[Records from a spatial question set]
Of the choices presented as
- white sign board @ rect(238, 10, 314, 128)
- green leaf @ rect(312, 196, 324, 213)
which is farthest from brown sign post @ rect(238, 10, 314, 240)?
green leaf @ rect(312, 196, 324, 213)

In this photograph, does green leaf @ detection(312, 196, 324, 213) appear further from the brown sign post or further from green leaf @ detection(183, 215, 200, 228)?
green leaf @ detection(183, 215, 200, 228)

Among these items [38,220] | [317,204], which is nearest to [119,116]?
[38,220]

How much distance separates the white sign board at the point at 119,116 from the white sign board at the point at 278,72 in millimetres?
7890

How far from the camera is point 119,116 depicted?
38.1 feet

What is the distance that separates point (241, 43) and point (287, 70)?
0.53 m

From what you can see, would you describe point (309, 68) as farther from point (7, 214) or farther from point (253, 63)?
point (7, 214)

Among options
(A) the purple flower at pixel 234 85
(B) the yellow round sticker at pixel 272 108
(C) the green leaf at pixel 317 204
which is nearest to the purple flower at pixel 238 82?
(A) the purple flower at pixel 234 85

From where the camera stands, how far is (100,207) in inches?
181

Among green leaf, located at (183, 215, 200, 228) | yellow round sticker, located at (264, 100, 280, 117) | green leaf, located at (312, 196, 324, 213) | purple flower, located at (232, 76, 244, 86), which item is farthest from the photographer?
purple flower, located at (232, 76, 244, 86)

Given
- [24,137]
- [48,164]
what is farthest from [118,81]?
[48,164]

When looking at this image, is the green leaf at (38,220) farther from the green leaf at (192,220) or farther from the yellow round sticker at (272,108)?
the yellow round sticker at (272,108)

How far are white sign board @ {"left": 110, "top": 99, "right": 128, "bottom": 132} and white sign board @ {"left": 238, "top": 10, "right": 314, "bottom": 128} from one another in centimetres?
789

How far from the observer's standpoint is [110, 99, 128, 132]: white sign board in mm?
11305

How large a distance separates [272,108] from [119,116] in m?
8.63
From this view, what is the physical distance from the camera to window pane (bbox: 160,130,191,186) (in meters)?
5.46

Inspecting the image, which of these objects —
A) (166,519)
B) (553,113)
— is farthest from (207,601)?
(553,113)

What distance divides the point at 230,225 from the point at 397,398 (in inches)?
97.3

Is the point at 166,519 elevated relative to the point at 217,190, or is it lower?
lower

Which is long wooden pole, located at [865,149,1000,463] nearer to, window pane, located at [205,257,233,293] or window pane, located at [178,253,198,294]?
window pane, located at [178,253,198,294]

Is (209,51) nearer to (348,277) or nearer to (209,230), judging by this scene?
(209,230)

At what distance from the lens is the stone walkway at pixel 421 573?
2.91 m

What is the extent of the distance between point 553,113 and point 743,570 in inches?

THE TASK → Turn the records above into a numbered list with one line per number, and drop the blank lines.

EXERCISE OUTPUT →
1. Of the choices presented as
2. - white sign board @ rect(238, 10, 314, 128)
3. - green leaf @ rect(312, 196, 324, 213)
4. which is farthest from brown sign post @ rect(238, 10, 314, 240)?
5. green leaf @ rect(312, 196, 324, 213)
6. In this photograph, does green leaf @ detection(312, 196, 324, 213) appear further from the brown sign post or further from green leaf @ detection(183, 215, 200, 228)?
7. green leaf @ detection(183, 215, 200, 228)
8. Among these items [38,220] | [317,204], which is nearest to [119,116]?
9. [38,220]
10. How much distance separates the white sign board at the point at 119,116 from the white sign board at the point at 278,72 in millimetres?
11. 7890
12. How far from the camera is point 119,116 depicted?
13. 38.1 feet
14. What is the distance that separates point (241, 43) and point (287, 70)?
15. 0.53 m
16. From what you can see, would you describe point (309, 68) as farther from point (7, 214) or farther from point (253, 63)?
17. point (7, 214)
18. Among options
19. (A) the purple flower at pixel 234 85
20. (B) the yellow round sticker at pixel 272 108
21. (C) the green leaf at pixel 317 204
22. which is nearest to the purple flower at pixel 238 82?
23. (A) the purple flower at pixel 234 85
24. From where the camera stands, how far is (100,207) in inches?
25. 181
26. Among green leaf, located at (183, 215, 200, 228) | yellow round sticker, located at (264, 100, 280, 117) | green leaf, located at (312, 196, 324, 213) | purple flower, located at (232, 76, 244, 86), which item is farthest from the photographer?
27. purple flower, located at (232, 76, 244, 86)
28. Given
29. - [24,137]
30. - [48,164]
31. what is farthest from [118,81]?
32. [48,164]
33. When looking at this image, is the green leaf at (38,220) farther from the green leaf at (192,220) or farther from the yellow round sticker at (272,108)?
34. the yellow round sticker at (272,108)
35. How far are white sign board @ {"left": 110, "top": 99, "right": 128, "bottom": 132} and white sign board @ {"left": 238, "top": 10, "right": 314, "bottom": 128} from one another in centimetres?
36. 789
37. How far from the observer's standpoint is [110, 99, 128, 132]: white sign board in mm?
38. 11305
39. How large a distance separates [272,108] from [119,116] in m?
40. 8.63
41. From this view, what is the physical distance from the camera to window pane (bbox: 160,130,191,186) (in meters)?
42. 5.46
43. Inspecting the image, which of these objects —
44. A) (166,519)
45. B) (553,113)
46. — is farthest from (207,601)?
47. (553,113)
48. What distance divides the point at 230,225 from the point at 397,398 (in inches)?
49. 97.3
50. Is the point at 166,519 elevated relative to the point at 217,190, or is it lower?
51. lower
52. Which is long wooden pole, located at [865,149,1000,463] nearer to, window pane, located at [205,257,233,293] or window pane, located at [178,253,198,294]?
53. window pane, located at [178,253,198,294]
54. Is (209,51) nearer to (348,277) or nearer to (209,230), judging by this scene?
55. (209,230)
56. At what distance from the lens is the stone walkway at pixel 421 573?
57. 2.91 m
58. What is the extent of the distance between point 553,113 and point 743,570 in inches?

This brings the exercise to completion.